Social media data processed in S14 may be analyzed, in S16, to determine trending posts, hashtags, tweets, retweets, quotes, content, attachment type, etc. Social media data may also be used to determine sports-adjacent attributes of the content (e.g., about a player but also about gaming, fashion, altruism, family, etc.), to further specify the type of content and allow for hyperpersonalization of moment delivery. Additionally, raw text from social media posts and comments may be leveraged in a detected moment through addition of sentiment and tone, to help further contextualize the moment. Different social platforms provide signals that differ due to engagement behavior(s) indicative of the demographics involved (young millennials vs. Gen X) and of general platform content/interactions. In this case, detection of meaningful moments may differ slightly across social platforms, so raw signals from these sources and how they are deconstructed and leveraged differs.

Betting data processed in S14 may be analyzed, in S16, to determine pre-game odds, intra-game odds, trending bets, etc. Data mining across different sports books provides an opportunity to surface moments based on choosing a platform with a bigger payout for the same bet. Analytically, betting data in concert with game data may be used to detect/predict alternating odds trends, to notify the user at the right moment to place or close out a bet.
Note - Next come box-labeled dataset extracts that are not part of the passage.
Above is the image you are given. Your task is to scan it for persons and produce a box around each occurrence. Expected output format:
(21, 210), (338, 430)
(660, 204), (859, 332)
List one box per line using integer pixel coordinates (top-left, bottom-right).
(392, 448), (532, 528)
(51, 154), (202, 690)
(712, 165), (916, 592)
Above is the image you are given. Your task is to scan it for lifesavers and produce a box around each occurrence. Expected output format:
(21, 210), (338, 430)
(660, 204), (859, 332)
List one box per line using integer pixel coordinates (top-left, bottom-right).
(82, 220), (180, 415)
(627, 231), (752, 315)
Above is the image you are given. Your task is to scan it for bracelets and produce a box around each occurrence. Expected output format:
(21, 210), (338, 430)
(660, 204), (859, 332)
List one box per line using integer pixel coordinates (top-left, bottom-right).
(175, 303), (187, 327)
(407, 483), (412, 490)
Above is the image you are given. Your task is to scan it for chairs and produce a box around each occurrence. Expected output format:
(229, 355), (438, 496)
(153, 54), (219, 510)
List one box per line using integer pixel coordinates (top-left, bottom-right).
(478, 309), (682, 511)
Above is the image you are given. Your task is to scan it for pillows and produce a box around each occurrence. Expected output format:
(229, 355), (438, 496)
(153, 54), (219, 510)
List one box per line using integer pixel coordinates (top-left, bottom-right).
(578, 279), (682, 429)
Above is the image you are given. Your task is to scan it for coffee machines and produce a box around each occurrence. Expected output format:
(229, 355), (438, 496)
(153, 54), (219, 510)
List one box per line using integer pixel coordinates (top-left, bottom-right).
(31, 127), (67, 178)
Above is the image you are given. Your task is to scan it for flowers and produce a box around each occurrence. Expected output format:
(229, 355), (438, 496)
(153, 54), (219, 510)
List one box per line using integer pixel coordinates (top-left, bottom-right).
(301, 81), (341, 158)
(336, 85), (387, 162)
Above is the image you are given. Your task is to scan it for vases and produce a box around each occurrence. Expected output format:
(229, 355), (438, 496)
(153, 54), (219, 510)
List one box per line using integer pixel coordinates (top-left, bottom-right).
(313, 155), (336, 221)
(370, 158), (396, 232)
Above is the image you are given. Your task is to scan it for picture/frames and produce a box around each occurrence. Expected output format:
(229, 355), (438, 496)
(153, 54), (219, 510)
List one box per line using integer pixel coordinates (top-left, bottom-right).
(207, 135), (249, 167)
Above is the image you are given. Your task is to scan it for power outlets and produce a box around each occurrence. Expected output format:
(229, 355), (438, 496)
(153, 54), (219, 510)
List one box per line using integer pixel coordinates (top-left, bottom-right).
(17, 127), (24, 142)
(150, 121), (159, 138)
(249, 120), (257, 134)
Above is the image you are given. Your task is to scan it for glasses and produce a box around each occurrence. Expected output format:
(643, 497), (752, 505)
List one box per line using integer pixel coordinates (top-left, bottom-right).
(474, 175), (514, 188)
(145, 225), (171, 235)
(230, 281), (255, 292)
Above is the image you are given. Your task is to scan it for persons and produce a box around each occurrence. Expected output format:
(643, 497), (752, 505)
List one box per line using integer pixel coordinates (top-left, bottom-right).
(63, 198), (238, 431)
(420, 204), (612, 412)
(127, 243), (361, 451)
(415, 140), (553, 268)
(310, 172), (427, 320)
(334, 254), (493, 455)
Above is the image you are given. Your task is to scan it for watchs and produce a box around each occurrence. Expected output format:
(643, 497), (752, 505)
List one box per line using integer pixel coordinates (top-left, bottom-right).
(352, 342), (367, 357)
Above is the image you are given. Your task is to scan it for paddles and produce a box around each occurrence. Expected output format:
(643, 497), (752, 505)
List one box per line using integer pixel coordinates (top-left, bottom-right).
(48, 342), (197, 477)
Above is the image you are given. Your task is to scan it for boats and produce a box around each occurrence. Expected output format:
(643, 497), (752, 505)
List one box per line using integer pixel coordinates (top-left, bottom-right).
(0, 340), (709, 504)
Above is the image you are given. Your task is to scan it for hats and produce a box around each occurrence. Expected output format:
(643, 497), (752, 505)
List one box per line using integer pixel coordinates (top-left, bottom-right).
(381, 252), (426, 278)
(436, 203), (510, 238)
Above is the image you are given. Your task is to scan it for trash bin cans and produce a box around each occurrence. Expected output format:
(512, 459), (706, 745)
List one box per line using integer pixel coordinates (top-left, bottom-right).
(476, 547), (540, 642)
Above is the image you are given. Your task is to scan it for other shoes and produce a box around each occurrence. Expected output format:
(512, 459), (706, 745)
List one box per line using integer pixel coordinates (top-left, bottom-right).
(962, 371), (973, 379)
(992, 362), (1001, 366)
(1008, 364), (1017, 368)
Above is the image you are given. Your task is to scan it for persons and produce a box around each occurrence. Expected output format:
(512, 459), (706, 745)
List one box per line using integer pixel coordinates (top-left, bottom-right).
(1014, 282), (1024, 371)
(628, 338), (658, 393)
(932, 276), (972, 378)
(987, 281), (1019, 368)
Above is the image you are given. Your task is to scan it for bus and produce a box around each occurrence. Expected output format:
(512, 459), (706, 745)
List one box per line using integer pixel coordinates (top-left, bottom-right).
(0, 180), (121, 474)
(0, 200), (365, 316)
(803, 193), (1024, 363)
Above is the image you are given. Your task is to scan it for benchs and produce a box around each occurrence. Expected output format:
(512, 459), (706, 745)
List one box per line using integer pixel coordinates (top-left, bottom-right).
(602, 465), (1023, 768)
Combined with user interests, bets may be targeted to specific interests the user is likely to consume, which may then be positioned to graduate the user different bet types and potentially similar bet types across different sports. Surfacing moments or events through betting data may be performed through anomaly detection to detect when rare changes or swings in betting markets occur. Similarly, volatility analysis may be used to approximate uncertainty of future game outcomes, which may correlate with overall moment excitement and prospective consumption by sports fans. Generally, time series analyses may be employed to characterize and parse betting odds signals for the creation of meaningful betting moments and personalization to individual sports fans. Server 104 determines in S16, based on data processed by server 104 in S14, e.g., by analyzing the data itself, changes in the data, rates of change in the data, etc., whether heightened interest is occurring, whether significant change in the state of play is occurring, whether a significant moment, e.g., tying or breaking a previous record, an upset, a close game, an extended or overtime game, is occurring, etc. In other words, the server 104 determines, in S16, that an event is occurring based on the live data processed in S14.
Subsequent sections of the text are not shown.